QUOTED TEXT ::
Regrets: The Yummy Math activity will need to be revamped by me or the site itself if we are to continue it. The copy machine did not pick up the win totals of several teams, which led to me orally explaining those wins 10,000 times per class. Disaster. 


Glass Half-Full: Last year 45% of students answered the subtraction problem wrong. This year the number was not as bad although teaching the routine and the problem itself is still something worth while (and probably always will be). 

Link of the Day: I've always had an obsession with studying the size of lines. Now there's a little bit of research on them - at least in grocery stores. 

Wednesday, September 7, 2016

Day 3: Baseline

What Went Well: The baseline is kind of a painful time for me. I'm not really supposed to help students so we get a true idea of their floor. I also do not have papers to correct or anything to pass the time and be productive. Since I do not know the students, I decided to call up about eight or nine per class as they were working on the baseline and just ask them questions about themselves. In a way I was building up my own baseline for the year in terms of how to develop relationships with the students for the year ahead. I relied heavily on their Welcome to Math warm up from yesterday in which I asked them what they did for fun, who they admire, and the hardest thing that they have ever done.

PROBLEMS AND TASKS ::
1. Answer these questions about the classroom blog:
(a) What did the copy machine fail to pick up?
(b) What share of students got the subtraction problem wrong last year?
(c) What three things did the Welcome to Math warm up ask students?
2. Edit the classroom blog from "Glass Half-Full: Last" down to "in grocery stores.", and put "coffee shops" where it says "grocery stores".
3. Pick up the classroom blog where it stops and keep writing.
These lines are separate material and are not part of the classroom blog.

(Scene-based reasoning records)
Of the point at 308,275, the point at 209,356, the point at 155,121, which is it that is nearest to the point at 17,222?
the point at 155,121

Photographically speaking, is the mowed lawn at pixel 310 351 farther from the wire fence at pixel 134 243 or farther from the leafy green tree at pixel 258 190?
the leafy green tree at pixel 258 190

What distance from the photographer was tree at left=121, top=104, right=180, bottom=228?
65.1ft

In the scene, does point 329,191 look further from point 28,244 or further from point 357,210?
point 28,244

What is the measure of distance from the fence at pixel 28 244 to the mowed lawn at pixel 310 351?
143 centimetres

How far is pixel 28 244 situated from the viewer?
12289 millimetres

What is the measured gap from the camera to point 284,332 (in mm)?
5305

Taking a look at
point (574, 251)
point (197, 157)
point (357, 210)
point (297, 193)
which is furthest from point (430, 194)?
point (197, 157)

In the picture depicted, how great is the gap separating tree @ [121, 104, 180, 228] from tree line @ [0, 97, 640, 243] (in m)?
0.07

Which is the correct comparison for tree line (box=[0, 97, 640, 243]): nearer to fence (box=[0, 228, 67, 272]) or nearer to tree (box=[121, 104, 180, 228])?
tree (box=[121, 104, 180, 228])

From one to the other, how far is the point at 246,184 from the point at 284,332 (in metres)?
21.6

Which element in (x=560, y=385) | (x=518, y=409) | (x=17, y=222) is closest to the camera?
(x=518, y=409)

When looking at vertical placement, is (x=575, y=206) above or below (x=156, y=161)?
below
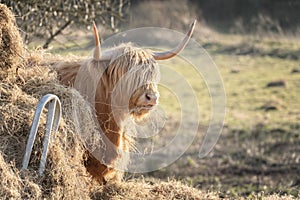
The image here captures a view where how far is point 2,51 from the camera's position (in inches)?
230

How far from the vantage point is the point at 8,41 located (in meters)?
5.90

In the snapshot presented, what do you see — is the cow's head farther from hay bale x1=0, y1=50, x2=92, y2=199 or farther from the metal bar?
the metal bar

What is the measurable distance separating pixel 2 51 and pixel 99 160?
1.51m

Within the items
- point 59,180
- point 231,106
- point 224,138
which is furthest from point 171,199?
point 231,106

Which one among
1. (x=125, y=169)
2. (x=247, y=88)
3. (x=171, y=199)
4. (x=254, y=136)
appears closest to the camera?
(x=171, y=199)

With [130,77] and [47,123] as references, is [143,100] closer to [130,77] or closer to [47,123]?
[130,77]

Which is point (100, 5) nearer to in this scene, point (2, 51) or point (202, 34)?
point (2, 51)

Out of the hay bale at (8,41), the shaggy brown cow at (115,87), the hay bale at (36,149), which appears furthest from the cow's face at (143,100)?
the hay bale at (8,41)

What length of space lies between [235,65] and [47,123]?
1944cm

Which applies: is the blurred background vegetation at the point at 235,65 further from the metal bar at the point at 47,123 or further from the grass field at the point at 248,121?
the metal bar at the point at 47,123

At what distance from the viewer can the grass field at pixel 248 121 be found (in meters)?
10.6

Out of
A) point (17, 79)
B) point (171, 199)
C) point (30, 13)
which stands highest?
point (30, 13)

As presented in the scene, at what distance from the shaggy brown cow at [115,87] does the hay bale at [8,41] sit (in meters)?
0.94

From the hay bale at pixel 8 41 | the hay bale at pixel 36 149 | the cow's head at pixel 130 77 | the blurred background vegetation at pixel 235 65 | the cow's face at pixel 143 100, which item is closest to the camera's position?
the hay bale at pixel 36 149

TASK-BY-TASK ANSWERS ::
1.
(a) The win totals of several teams.
(b) 45%.
(c) What they did for fun, who they admire, and the hardest thing that they have ever done.

2.
Glass Half-Full: Last year 45% of students answered the subtraction problem wrong. This year the number was not as bad although teaching the routine and the problem itself is still something worth while (and probably always will be). 

Link of the Day: I've always had an obsession with studying the size of lines. Now there's a little bit of research on them - at least in coffee shops.

3.
Regrets: I still have not gone over the syllabus through three days of school. This is a huge mistake on my part. I think next year we have to force it in within the first two days. I hate rushing like anyone else, but in all honesty students forget what's on the syllabus inevitably anyway and the fact is that I think the students would rather be engaged in the curriculum than talking about it on day four. They clearly want to be challenged based on the reactions I got to completing Pascal's Triangle yesterday and arranging the numbers one through nine in a 3 by 3 square to find an equivalent sum vertically, horizontally, and diagonally. 

Tuesday, September 6, 2016

Day 2: Where Does a 6th Graders Time Go?

Last year I was able to get to the syllabus, but this year we had picture day so classes were a little shorter and I was unable to get to the syllabus and the letter home from your fifth grade teacher. I would have had time to let the students start a letter and finish it at home, but the weekend was four days long, and asking for something from home under that premise is a recipe for disaster.

We went through the Procedures Recap jumpstart and I also had the students fill out information to help me get to know them better. In the information I had students fill out, I asked them the following questions:

I know it’s hard because everyday is different, but in a day, how often do you usually…. (circle one)

Play video games
0 Minutes
10 – 20 Minutes
20 Minutes – 1 Hour
1 – 2 hours
More than 2 hours
Watch Television (including YouTube and Internet based programs)
0 Minutes
10 – 20 Minutes
20 Minutes – 1 Hour
1 – 2 hours
More than 2 hours
Spend time on your phone
0 Minutes
10 – 20 Minutes
20 Minutes – 1 hour
1 – 2 hours
More than 2 hours
Exercise
0 Minutes
10 – 20 Minutes
20 Minutes – 1hour
1 -2 hours
More than 2 hours
Read a book for fun
0 Minutes
10 – 20 Minutes
20 Minutes – 1 hour
1 – 2 hours
More than 2 hours
Write for fun (can be a journal, a blog, etc. but texting does not count)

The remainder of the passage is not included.